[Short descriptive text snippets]
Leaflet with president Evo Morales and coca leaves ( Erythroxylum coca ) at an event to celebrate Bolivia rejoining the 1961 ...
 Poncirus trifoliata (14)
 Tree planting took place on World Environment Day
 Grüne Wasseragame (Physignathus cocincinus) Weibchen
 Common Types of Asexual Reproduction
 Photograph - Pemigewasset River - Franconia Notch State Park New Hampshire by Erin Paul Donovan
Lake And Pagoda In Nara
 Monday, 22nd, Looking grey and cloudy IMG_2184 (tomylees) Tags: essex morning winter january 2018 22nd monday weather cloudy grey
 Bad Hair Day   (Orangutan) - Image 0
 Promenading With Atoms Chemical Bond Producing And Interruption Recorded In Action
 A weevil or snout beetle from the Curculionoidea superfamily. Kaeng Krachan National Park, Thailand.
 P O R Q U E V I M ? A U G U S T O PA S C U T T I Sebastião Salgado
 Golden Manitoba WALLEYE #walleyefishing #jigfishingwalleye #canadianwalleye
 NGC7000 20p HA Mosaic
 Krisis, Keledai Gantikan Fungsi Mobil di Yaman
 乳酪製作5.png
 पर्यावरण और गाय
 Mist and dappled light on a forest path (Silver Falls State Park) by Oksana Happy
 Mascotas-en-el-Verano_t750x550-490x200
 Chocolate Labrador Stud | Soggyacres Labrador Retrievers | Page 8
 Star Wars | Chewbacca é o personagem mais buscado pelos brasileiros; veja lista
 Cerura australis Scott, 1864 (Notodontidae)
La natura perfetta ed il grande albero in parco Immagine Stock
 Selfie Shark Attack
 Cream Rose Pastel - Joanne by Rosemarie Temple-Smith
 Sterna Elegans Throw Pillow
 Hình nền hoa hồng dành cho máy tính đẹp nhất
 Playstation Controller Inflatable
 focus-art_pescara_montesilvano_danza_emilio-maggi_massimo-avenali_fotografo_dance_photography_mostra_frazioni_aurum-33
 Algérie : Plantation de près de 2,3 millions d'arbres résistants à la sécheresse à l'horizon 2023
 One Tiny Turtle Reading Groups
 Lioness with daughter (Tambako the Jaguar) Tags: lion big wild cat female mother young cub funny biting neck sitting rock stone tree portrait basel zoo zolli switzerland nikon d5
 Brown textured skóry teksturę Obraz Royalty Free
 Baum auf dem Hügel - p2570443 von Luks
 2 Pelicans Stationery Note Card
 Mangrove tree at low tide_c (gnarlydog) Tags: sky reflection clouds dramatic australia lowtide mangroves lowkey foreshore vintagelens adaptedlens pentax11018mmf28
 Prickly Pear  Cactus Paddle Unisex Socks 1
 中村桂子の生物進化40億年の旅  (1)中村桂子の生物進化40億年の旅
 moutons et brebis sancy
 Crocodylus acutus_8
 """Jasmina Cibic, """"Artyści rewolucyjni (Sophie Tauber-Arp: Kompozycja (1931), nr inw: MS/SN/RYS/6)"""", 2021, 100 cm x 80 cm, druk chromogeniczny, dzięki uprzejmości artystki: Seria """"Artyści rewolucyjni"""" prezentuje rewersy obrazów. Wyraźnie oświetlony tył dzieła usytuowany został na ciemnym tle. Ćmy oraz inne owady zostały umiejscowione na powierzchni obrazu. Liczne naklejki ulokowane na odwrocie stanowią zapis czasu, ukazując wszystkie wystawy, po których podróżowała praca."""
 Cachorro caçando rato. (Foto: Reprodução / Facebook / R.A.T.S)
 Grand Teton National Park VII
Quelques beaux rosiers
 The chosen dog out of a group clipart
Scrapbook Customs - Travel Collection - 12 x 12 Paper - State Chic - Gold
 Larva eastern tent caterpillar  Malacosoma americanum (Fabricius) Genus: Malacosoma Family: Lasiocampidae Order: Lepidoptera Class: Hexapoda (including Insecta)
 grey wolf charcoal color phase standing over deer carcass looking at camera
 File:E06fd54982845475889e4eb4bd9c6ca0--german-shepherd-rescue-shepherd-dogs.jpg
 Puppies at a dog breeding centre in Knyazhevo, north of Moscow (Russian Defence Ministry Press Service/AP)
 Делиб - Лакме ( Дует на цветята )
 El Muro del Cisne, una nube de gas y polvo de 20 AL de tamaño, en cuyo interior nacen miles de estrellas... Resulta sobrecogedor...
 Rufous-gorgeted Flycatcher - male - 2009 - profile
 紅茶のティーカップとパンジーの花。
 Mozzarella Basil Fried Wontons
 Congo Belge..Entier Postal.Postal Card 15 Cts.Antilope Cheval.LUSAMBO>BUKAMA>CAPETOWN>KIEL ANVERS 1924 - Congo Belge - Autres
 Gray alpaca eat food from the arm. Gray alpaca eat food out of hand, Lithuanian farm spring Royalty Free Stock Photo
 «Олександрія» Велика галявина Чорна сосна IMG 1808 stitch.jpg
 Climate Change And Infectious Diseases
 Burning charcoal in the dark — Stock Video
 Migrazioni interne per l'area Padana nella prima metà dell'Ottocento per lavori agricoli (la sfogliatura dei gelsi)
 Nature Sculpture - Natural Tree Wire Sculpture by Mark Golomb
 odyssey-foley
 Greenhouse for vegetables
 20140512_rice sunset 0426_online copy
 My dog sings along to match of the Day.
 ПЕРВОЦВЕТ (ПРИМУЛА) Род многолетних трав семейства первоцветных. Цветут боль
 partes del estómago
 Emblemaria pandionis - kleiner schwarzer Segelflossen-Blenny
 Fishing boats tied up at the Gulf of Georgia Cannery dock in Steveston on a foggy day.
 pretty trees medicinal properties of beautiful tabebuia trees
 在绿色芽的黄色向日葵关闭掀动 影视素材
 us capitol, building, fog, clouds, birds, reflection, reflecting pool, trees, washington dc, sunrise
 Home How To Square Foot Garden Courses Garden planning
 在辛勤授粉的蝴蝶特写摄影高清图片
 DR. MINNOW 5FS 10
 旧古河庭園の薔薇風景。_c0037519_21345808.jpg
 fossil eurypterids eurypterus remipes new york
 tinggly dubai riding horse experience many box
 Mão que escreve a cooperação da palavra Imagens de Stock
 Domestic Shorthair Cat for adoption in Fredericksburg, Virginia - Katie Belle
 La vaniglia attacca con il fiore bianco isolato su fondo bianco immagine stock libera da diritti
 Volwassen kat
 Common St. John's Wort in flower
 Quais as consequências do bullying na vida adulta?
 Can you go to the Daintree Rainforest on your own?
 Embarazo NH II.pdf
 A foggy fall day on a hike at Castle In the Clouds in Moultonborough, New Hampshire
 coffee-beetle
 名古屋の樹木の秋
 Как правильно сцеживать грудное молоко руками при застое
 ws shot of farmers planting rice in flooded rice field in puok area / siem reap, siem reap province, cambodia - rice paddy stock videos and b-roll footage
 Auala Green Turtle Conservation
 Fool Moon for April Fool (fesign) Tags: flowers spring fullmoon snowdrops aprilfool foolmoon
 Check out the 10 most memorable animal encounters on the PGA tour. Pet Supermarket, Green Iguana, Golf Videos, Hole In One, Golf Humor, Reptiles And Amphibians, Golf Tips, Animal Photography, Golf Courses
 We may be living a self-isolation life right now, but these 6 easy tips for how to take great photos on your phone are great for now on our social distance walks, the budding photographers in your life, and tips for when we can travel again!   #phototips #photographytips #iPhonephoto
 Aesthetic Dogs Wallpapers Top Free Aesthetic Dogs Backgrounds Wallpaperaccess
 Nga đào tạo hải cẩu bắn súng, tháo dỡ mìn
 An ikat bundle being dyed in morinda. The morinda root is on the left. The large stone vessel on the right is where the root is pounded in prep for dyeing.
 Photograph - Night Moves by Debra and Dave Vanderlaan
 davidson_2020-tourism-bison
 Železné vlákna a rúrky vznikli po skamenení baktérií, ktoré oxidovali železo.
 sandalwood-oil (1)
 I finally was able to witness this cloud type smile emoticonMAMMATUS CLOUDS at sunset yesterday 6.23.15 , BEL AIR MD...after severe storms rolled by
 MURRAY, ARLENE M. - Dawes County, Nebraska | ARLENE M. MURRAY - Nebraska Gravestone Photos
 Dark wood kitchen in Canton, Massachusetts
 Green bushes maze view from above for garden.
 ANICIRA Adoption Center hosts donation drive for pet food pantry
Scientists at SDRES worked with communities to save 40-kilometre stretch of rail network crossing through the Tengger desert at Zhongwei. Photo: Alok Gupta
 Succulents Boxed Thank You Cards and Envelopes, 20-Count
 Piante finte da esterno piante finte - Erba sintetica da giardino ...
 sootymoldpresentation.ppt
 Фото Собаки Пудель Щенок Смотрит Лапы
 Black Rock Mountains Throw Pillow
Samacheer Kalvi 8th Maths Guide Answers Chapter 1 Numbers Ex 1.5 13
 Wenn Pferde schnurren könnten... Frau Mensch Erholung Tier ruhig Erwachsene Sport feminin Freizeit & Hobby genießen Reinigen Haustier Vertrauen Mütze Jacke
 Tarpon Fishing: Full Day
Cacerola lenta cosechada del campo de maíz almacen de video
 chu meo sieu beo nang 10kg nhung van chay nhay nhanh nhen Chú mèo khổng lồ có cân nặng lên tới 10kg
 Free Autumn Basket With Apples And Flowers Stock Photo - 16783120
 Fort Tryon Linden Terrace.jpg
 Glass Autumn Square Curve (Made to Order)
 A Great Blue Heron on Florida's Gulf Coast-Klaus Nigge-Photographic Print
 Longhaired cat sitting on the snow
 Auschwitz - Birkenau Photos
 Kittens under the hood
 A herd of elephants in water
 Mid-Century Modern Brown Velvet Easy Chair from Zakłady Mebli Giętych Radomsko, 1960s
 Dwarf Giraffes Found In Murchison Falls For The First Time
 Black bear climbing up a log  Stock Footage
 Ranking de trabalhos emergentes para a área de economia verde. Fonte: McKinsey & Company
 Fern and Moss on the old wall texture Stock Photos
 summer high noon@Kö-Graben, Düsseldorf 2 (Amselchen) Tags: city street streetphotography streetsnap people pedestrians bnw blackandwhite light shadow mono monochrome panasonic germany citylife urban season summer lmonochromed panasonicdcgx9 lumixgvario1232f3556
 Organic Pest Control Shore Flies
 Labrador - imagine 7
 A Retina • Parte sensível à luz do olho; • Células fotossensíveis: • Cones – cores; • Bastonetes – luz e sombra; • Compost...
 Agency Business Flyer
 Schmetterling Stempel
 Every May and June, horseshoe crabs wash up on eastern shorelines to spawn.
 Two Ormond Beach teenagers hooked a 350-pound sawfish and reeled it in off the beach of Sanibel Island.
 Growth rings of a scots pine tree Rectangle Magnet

== WHAT TO PRODUCE ==
For every line above that includes the word "charcoal", return the line.

== TASK OUTPUT ==
 grey wolf charcoal color phase standing over deer carcass looking at camera
 Burning charcoal in the dark — Stock Video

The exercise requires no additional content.